• TASK DIRECTIONS:
The records below must be duplicated exactly, character for character.

• MATERIAL PROVIDED:
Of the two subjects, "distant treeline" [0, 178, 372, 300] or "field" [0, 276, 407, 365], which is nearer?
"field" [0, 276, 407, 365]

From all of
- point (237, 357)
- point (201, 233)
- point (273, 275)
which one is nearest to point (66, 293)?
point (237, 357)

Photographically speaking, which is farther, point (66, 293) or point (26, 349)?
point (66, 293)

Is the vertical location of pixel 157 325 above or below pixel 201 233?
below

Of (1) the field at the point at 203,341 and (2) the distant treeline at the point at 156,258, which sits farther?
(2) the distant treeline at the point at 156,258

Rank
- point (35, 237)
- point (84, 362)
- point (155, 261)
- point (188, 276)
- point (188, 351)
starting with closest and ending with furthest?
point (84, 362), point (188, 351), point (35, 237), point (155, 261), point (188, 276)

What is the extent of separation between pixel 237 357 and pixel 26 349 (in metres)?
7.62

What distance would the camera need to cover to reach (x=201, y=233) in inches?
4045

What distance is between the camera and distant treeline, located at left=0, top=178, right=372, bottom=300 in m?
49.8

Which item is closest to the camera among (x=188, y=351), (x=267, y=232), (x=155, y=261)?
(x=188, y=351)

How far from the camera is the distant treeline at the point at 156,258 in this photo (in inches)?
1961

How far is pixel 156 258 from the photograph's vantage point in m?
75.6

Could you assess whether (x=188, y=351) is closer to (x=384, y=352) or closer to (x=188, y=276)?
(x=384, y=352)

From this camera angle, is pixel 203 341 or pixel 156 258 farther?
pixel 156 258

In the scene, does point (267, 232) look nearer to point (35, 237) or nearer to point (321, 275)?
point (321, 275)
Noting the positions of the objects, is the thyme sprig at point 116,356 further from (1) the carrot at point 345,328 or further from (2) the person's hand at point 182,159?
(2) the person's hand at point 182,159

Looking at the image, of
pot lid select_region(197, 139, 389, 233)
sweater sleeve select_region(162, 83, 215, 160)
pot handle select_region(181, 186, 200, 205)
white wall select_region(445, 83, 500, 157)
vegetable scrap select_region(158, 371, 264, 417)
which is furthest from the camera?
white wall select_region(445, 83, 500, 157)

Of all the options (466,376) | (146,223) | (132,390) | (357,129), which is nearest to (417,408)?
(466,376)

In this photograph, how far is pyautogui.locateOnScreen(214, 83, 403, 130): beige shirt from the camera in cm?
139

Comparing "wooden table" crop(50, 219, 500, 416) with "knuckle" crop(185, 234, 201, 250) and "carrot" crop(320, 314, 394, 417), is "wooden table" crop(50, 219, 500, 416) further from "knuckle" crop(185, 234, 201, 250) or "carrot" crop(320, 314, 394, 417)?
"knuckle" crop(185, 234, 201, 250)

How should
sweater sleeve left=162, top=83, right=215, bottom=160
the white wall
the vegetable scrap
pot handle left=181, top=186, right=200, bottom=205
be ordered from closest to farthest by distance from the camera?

• THE ANSWER:
Of the two subjects, "distant treeline" [0, 178, 372, 300] or "field" [0, 276, 407, 365], which is nearer?
"field" [0, 276, 407, 365]

From all of
- point (237, 357)
- point (201, 233)
- point (273, 275)
which one is nearest to point (66, 293)?
point (237, 357)

Photographically speaking, which is farther, point (66, 293) or point (26, 349)?
point (66, 293)

Is the vertical location of pixel 157 325 above or below pixel 201 233?
below

Of (1) the field at the point at 203,341 and (2) the distant treeline at the point at 156,258, which sits farther?
(2) the distant treeline at the point at 156,258

Rank
- point (35, 237)
- point (84, 362)
- point (155, 261)
- point (188, 276)
- point (188, 351)
starting with closest and ending with furthest?
point (84, 362), point (188, 351), point (35, 237), point (155, 261), point (188, 276)

What is the extent of separation between pixel 237 357 and pixel 26 349 (in metres)?
7.62

What distance would the camera need to cover to reach (x=201, y=233) in inches?
4045

What distance is between the camera and distant treeline, located at left=0, top=178, right=372, bottom=300 in m?
49.8

Which item is closest to the camera among (x=188, y=351), (x=267, y=232), (x=155, y=261)?
(x=188, y=351)

How far from the camera is the distant treeline at the point at 156,258 in this photo (in inches)?
1961

How far is pixel 156 258 from the photograph's vantage point in m?
75.6

Could you assess whether (x=188, y=351) is closer to (x=384, y=352) or closer to (x=188, y=276)?
(x=384, y=352)

From this camera angle, is pixel 203 341 or pixel 156 258 farther?
pixel 156 258

In the scene, does point (267, 232) look nearer to point (35, 237) or nearer to point (321, 275)?
point (321, 275)
Noting the positions of the objects, is the thyme sprig at point 116,356 further from (1) the carrot at point 345,328 or further from (2) the person's hand at point 182,159?
(2) the person's hand at point 182,159

Looking at the image, of
pot lid select_region(197, 139, 389, 233)
sweater sleeve select_region(162, 83, 215, 160)
pot handle select_region(181, 186, 200, 205)
white wall select_region(445, 83, 500, 157)
vegetable scrap select_region(158, 371, 264, 417)
which is furthest from the camera?
white wall select_region(445, 83, 500, 157)

Of all the options (466,376) | (146,223) | (132,390) | (357,129), which is nearest to (417,408)?
(466,376)

In this photograph, how far is pyautogui.locateOnScreen(214, 83, 403, 130): beige shirt from the camera in cm?
139

Comparing "wooden table" crop(50, 219, 500, 416) with "knuckle" crop(185, 234, 201, 250) and "carrot" crop(320, 314, 394, 417), is "wooden table" crop(50, 219, 500, 416) further from "knuckle" crop(185, 234, 201, 250) or "carrot" crop(320, 314, 394, 417)?
"knuckle" crop(185, 234, 201, 250)

How should
sweater sleeve left=162, top=83, right=215, bottom=160
the white wall
the vegetable scrap
pot handle left=181, top=186, right=200, bottom=205
be ordered from closest to farthest by distance from the camera?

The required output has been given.